Les photographes Luis Barbosa et Peter M. Schulthess ont réalisé des reportages dans quatorze prisons au Portugal. En nous plongeant dans ce monde méconnu, leurs travaux «nous incitent à nous poser des questions, note Daniel Fink, membre associé de l’École des sciences criminelles. Par exemple, dans quelles conditions vivent les personnes en détention? Est-ce que nous pouvons nous imaginer à leur place? Ces images nous dérangent-elles? Ces lieux favorisent-ils la réhabilitation?»
Depuis une décennie, Daniel Fink mène un grand projet au sujet des prisons en Europe. Avec le soutien des Autorités, il organise des reportages photographiques dans des lieux de détention. Les images sont ensuite présentées au public à l’occasion d’expositions. Ainsi, le «Swiss prison photo project», basé sur un travail de Peter M. Schulthess, a été montré à Berne en 2020.
Après avoir été exposé quatre fois au Portugal entre 2017 et 2024, le «Portuguese prison photo project» est présenté dans trois ouvrages qui expliquent la démarche, avec les images prises par Luis Barbosa et Peter M. Schulthess. Le premier, qui a choisi le noir-blanc, a travaillé de manière spontanée. Le second a privilégié une approche documentaire, en couleurs, après avoir préparé ses visites. Ils nous proposent ainsi deux regards complémentaires sur des lieux dont nous n’avons qu’une vague idée. Certains détails sont frappants, comme la promiscuité qui règne dans certaines cellules ou ce berceau installé dans une prison pour femmes du nord de Porto (voir ci-contre). En parallèle des expositions, Daniel Fink, qui a été vice-président du Sous-Comité de l’ONU pour la prévention de la torture, a mis sur pied des journées scientifiques de réflexion consacrées à des thèmes liés à la détention en coopération avec l’École de criminologie de l’Université de Porto, dirigée par le professeur Pedro Sousa. La dernière, organisée à Porto en octobre 2024, a porté sur «Systèmes pénitentiaires et architectures carcérales en Europe».

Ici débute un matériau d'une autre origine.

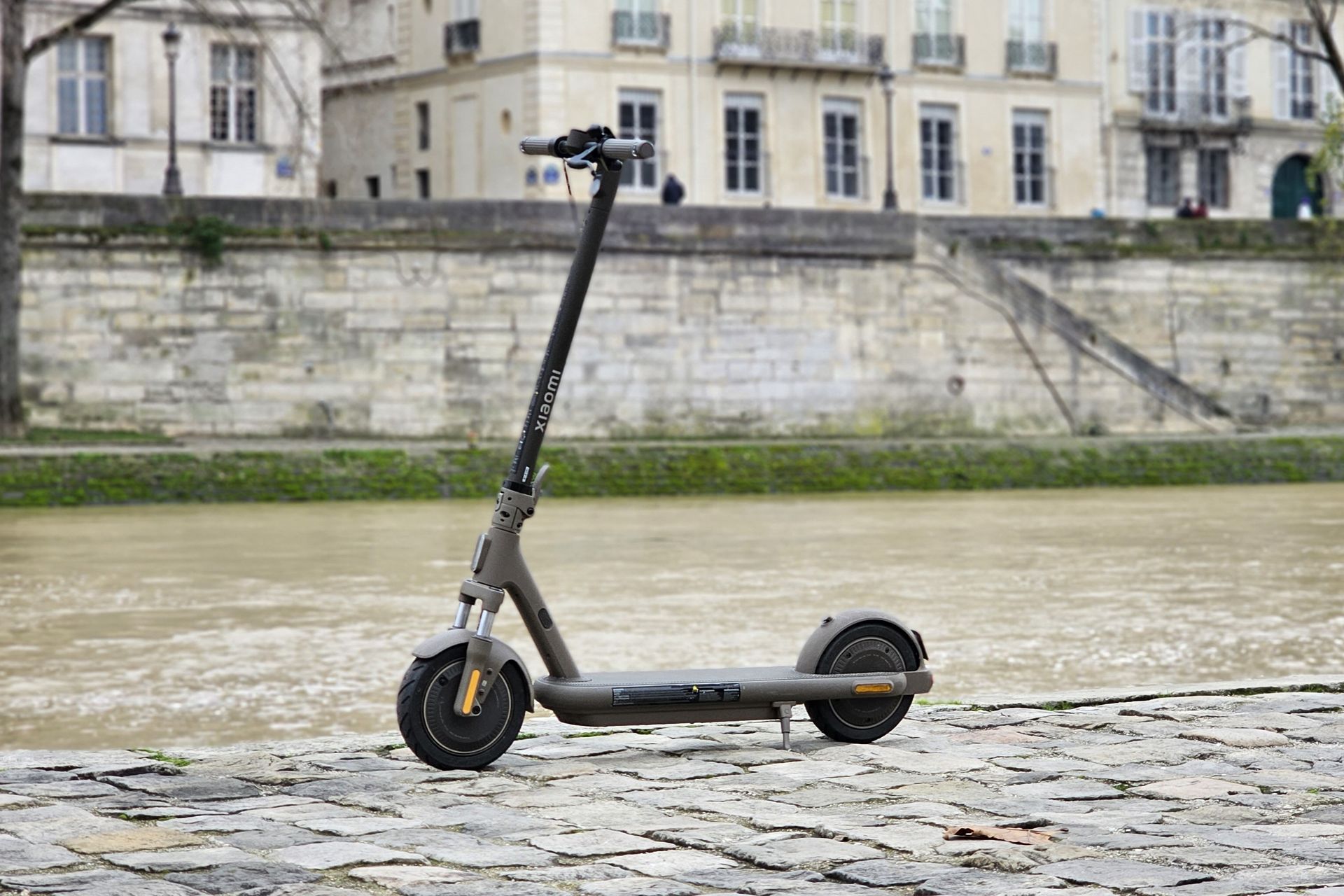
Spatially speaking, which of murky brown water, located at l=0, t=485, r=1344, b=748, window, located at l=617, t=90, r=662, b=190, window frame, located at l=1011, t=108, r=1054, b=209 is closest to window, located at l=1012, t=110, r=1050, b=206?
window frame, located at l=1011, t=108, r=1054, b=209

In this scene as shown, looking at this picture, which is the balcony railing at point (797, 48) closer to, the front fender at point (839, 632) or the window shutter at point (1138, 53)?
the window shutter at point (1138, 53)

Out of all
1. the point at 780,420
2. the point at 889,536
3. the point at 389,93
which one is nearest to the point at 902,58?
the point at 389,93

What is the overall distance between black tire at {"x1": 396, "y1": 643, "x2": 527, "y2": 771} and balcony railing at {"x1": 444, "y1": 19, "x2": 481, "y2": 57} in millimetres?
29836

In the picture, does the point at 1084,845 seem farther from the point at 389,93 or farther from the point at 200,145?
the point at 389,93

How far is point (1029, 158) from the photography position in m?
37.6

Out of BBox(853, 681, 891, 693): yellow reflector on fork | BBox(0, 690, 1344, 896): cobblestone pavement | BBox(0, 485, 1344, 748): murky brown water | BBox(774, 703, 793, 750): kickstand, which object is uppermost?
BBox(853, 681, 891, 693): yellow reflector on fork

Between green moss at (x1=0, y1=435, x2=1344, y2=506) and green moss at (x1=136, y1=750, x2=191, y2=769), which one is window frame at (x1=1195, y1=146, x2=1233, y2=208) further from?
green moss at (x1=136, y1=750, x2=191, y2=769)

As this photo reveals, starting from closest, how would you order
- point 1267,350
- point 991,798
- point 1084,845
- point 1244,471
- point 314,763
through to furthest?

La double approche, photographique et académique, met en lumière les différentes manières dont les pays gèrent la privation de liberté. En Suisse, moins de 7000 personnes se trouvent actuellement en prison, et «la grande majorité en sort après six mois», note Daniel Fink. Au Portugal, dont la population est de 10,5 millions d’habitants, près de 12400 personnes se trouvent derrière les barreaux. Les peines infligées sont plus longues que chez nous.
Le projet pourrait connaître une suite en Finlande, «qui mène une démarche volontaire de décroissance du nombre de personnes en détention», note le chercheur. Sur le plan scientifique, à l’Université de Genève, l’équipe de la professeure Julie de Dardel étudie l’option prise par ce pays, en collaboration avec des chercheurs de l’Université d’Helsinki et avec Daniel Fink. Est-elle applicable ailleurs? L’analyse de la situation en Suisse romande, notamment en ce qui concerne la surpopulation carcérale, fait aussi partie de la recherche. Un volet photographique ainsi qu’une exposition font partie des possibles prolongements du projet. DS
The portuguese prison photo project. 3 volumes bilingues anglais-portugais, avec plus de 300 photos. U. Porto Press (2024), 336 p.